(165b) A Simultaneous Approach for Kinetic Parameter Estimation and Curve Resolution Based on Spectroscopic Measurements

Identification of reaction kinetics plays an important role in the development of the commercial product and process development for chemical and bio-chemical systems. Precise knowledge of kinetic parameters is critical in the reactor scale-up from laboratory to industrial levels and the design of robust, controllable and safe processes. Spectroscopic techniques are commonly used for chemical reaction monitoring especially within ultraviolet-visible, infrared and near-infrared wavelength regions; these measurements provide vast amounts of data related to the concentration of the species in the reaction medium.

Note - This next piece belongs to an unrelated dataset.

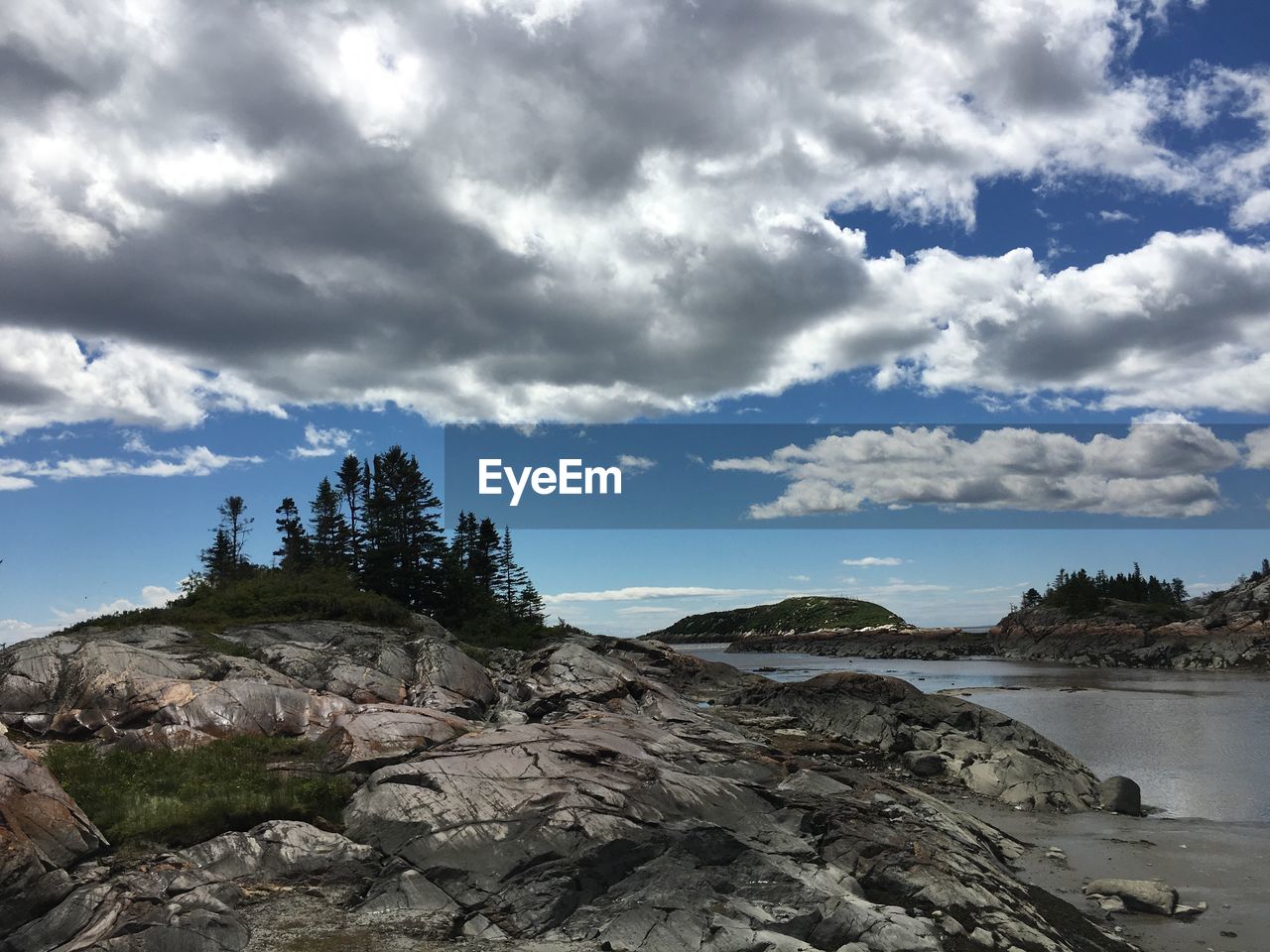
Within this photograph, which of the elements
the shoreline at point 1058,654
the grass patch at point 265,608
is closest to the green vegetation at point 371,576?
the grass patch at point 265,608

Ample research has been conducted in developing techniques to resolve the information in the spectral data, and identify the kinetic parameters of the underlying chemical reaction (MCR-ALS).

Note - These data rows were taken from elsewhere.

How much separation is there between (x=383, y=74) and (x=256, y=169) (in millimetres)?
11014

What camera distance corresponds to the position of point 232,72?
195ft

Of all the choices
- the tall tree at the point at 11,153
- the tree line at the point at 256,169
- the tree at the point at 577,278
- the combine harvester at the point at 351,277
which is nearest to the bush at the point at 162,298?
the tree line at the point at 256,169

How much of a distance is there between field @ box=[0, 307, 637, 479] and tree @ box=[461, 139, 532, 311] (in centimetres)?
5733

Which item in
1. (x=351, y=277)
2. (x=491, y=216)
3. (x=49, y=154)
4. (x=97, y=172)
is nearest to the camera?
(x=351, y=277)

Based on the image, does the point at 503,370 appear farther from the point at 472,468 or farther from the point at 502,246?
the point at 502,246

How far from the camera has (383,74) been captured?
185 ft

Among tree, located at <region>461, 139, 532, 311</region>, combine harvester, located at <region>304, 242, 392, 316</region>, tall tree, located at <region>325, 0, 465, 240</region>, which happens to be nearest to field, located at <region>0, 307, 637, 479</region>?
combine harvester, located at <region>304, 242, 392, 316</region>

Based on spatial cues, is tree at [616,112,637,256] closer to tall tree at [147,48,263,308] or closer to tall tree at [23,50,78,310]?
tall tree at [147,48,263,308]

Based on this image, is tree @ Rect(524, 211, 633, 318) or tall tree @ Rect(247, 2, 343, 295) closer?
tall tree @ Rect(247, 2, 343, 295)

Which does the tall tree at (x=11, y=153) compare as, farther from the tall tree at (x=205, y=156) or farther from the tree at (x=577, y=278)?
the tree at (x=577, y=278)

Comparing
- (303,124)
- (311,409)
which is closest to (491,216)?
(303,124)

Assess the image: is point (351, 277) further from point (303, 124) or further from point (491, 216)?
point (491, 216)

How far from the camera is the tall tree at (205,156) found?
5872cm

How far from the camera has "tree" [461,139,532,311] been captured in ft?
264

This work describes an efficient, unified framework for kinetic parameter estimation and curve resolution that is based on maximum likelihood principles and a simultaneous collocation approach that leads to improved estimates of parameters.

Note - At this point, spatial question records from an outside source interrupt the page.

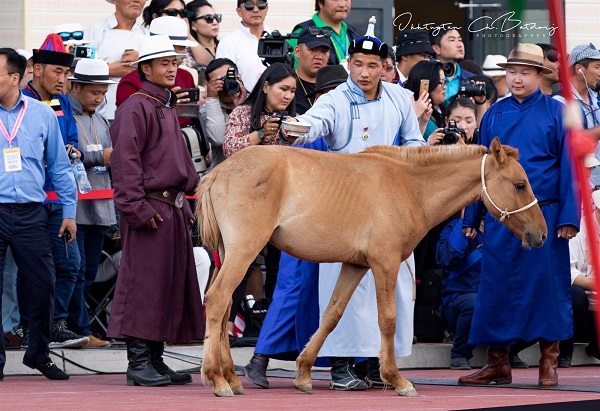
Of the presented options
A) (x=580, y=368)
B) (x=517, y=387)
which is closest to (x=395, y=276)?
(x=517, y=387)

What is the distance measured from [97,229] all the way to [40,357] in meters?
1.54

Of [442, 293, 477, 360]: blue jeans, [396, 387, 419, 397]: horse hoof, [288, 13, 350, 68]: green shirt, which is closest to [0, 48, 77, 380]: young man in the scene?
[396, 387, 419, 397]: horse hoof

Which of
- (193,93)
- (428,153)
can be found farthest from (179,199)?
(193,93)

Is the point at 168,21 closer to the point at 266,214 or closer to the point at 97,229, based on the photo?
the point at 97,229

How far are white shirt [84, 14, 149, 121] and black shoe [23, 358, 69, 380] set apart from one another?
3301mm

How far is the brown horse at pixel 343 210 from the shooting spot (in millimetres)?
8516

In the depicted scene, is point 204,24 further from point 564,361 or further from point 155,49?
point 564,361

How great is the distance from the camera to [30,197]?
9555 millimetres

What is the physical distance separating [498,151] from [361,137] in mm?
1032

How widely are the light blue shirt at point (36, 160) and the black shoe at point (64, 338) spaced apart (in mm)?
1122

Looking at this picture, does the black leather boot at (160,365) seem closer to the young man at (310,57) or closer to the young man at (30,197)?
the young man at (30,197)

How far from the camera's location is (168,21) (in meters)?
11.8

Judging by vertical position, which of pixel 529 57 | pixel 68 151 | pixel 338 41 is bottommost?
pixel 68 151

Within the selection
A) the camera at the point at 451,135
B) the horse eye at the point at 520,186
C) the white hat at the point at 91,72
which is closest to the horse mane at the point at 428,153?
the horse eye at the point at 520,186
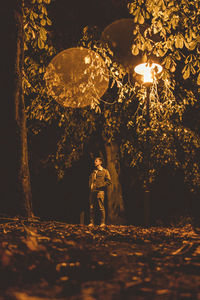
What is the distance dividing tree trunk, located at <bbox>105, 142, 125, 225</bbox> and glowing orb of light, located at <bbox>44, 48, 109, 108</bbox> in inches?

This study considers the dynamic equation model for the reaction kinetics as a stochastic differential-algebraic equation system, dc = f(c, y, q) + k dW(t), g(c, y, t) = 0, where c(t) is the concentration vector at time t, y(t) are additional algebraic states, q is the kinetic parameter vector and W(t) is the reaction system noise described by standard Brownian motion or Wiener processes. The spectroscopic measurements d(t, l) are governed by Beer-Lambertâ??s law, d(t, l) = S_k c_k (t) s_k (l) + z(t, l), with absorbance s_k (l) for component k and wavelength l, and measurement noise z(t, l).

  Determination of q by parameter estimation requires consideration of a dynamic optimization problem derived from maximum likelihood principles, and this leads to two important challenges. First, an efficient and reliable optimization strategy is required, even for kinetic systems that exhibit open loop instability and dependent kinetic equations. We successfully address this task by applying a direct transcription nonlinear programming (NLP) approach that determines the optimal kinetic parameters and the concentration profiles simultaneously. Second, since only spectroscopic measurements are available, covariances and other distributional information for W(t) and z(t, l) cannot be determined directly. Instead, we apply maximum likelihood principles in order to derive the covariances needed for parameter estimation. Coupled solution of these two tasks leads to an iterative optimization-based approach that provides covariance estimates and initializes the kinetic parameters. These results allow the subsequent solution of the parameter estimation problem with fixed covariance terms. Confidence regions for the kinetic parameter estimates are then obtained through the application of NLP sensitivity, a byproduct of the direct transcription approach.

We demonstrate our proposed approach on six case studies, including a comprehensive treatment of aspirin kinetics. These cases include simulated as well as actual experimental datasets. Detailed numerical results for these cases are presented and compared with the MCR-ALS GUI 2.0 toolbox. These show significant improvements in performance and computational cost over state-of-the-art approaches.